Federici then goes on to describe the great wealth of Bayinnaung consisting of gold, silver, gem stones, and the treasury where it is all kept.

“And within this place or Court are foure gilded houses covered with Lead, and in every one of these are certaine heathenish Idols of a very great valure. In the first house there is a Statue of the image of a Man of gold very great, and on his head a Crowne of gold beset with most rare Rubies and Saphires, and round about him are foure litle children of gold. In the second house there is the Statue of a Man of silver, that is set as it were sitting on heapes of money: whose stature in height, as he sitteth, is so high, that his highnesse exceeds the height of any one roofe of an house; I measured his feet, and found that they were as long as all my body was in height, with a Crowne of his head like to the first. And in the third house there is a Statue of. brasse of the same bignesse, with a like Crowne on his head. In the fourth and last house, there is a Statue of a Man as big as the other, which is made of Gansa, which is the metall they make their money of, and this metall is made of Copper and Lead mingled together.

“This Statue also hath a Crowne on his head like the first: this treasure being of such a value as it is, standeth in an open place that every man at his pleasure may goe and see it: for the keepers thereof never forbid any man the sight thereof. I say as I have said before, that this King every yeere in his feasts triumpheth: and because it is worthie of the noting, I thinke it meet to write thereof, which is as followeth. The King rideth on a triumphant Cart or Wagon all gilded, which is drawne by sixteene goodly Horses: and this Cart is very high with a goodly Canopie over it, behind the Cart goe twenty of his Lords and Nobles, with every one a rope in his hand made fast to the Cart for to hold it upright that it fall not. The King sitteth in the middle of the Cart; and upon the same Cart about the King stand foure of his Nobles most favoured of him, and before this Cart wherein the King is, goeth all his Armie as aforesaid, and in the middle of his Armie goeth all his Nobilitie, round about the Cart, that are in his Dominions, a marvellous thing it is to see so many people, such riches and such good order in a People so barbarous as they bee. This King of Pegu hath one principall wife, which is kept in a Seralyo, hee hath three hundreth Concubines, of whom it is reported, that hee hath ninetie children.

Royal Administrative Work

Bayinnaung is described in his daily administrative work in the throne hall dispensing justice:

“This King sitteth every day in person to heare the suits of his Subjects, but he nor they never speake one to another, but by supplications made in this order. The King sitteth up aloft in a great Hall, on a Tribunall seate, and lower under him sit all his Barons round about, then those that demand audience enter into a great Court before the King, and there set them downe on the ground forty paces distant from the Kings person, and amongst those people there is no difference in matters of audience before the King, but all alike, and there..

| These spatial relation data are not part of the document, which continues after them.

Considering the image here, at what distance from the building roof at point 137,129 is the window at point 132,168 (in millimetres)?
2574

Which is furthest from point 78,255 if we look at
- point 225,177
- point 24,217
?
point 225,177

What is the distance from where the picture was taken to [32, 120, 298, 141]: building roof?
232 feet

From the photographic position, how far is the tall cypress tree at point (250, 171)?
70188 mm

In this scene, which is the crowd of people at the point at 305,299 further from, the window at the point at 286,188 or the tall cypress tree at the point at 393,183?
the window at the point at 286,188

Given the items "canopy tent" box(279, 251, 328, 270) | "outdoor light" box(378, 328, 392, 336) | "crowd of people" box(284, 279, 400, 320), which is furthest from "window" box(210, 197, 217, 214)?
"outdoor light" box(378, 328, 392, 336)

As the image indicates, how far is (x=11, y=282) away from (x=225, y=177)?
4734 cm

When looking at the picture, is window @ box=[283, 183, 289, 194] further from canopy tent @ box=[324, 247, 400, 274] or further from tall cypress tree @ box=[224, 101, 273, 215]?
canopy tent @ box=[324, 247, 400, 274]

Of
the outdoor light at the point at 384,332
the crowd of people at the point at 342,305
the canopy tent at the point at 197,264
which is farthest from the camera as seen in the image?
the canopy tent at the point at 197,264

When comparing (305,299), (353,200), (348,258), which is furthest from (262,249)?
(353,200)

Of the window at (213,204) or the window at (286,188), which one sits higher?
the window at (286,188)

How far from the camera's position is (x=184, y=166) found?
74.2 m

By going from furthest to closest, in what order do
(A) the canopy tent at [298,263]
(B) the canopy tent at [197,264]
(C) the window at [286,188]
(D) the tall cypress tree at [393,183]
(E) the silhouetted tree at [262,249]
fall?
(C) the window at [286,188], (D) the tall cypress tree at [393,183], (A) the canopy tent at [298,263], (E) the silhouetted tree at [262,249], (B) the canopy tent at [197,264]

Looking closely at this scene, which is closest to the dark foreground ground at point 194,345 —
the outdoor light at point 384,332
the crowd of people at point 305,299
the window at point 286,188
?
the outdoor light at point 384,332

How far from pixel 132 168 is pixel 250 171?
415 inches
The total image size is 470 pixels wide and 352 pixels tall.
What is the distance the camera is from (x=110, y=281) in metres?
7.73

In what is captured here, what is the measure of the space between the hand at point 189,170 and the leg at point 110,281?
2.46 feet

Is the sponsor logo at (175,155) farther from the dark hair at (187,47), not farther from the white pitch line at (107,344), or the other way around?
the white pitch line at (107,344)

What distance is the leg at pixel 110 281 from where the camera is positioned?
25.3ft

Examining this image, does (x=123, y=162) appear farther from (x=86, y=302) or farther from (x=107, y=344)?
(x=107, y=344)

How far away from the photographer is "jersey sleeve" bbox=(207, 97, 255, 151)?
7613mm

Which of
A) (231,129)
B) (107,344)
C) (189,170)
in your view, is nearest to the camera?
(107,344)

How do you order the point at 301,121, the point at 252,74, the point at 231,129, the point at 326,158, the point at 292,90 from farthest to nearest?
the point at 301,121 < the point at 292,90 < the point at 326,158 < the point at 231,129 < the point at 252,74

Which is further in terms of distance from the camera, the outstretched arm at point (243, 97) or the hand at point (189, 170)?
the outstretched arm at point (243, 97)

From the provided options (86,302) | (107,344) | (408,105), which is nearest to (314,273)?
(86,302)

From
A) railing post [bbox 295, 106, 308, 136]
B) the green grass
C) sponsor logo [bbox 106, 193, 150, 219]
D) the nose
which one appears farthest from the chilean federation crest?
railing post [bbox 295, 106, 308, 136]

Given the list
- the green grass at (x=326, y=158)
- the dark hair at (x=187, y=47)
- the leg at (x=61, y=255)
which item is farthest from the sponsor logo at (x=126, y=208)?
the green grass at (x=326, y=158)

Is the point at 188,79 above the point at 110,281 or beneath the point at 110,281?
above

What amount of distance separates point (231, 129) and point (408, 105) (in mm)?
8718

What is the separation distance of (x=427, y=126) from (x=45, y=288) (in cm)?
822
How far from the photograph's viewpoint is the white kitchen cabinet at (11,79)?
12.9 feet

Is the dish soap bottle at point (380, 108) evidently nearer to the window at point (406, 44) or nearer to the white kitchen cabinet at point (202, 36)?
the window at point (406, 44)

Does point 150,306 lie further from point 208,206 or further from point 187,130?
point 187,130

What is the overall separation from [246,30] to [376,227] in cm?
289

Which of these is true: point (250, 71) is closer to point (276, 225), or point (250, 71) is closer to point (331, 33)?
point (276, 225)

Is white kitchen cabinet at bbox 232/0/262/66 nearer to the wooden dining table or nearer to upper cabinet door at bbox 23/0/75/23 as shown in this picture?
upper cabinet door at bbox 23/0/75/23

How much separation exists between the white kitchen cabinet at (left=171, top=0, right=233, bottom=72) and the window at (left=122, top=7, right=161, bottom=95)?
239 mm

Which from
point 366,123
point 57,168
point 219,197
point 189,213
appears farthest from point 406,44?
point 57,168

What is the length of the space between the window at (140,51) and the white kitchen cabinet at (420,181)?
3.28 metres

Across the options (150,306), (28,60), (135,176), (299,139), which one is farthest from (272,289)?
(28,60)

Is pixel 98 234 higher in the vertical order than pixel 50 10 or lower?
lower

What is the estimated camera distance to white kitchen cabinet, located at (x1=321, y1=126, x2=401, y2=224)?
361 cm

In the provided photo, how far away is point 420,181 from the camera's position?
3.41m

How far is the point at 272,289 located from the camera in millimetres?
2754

He describes the legal documents written on palm leaf manuscripts:

“they sit with their supplications in their hands, which are made of long leaves of a tree, these leaves are three quarters of a yard long, and two fingers broad, which are written with a sharpe Iron made for the purpose, and in those leaves are their supplications written, and with their supplications, they have in their hands a present or gift, according to the weightinesse of their matter.

“Then come the Secretaries downe to reade these supplications, taking them and reading them before the King, and if the King thinke it good to doe to them that favour or justice that they demand, then hee commandeth to take the presents out of their hands: but if he thinke their demand be not just or according to right, he commandeth them away without taking of their gifts or presents.”

Federici describes the severe inheritance tax of one third of a deceased foreigner’s wealth (p. 146).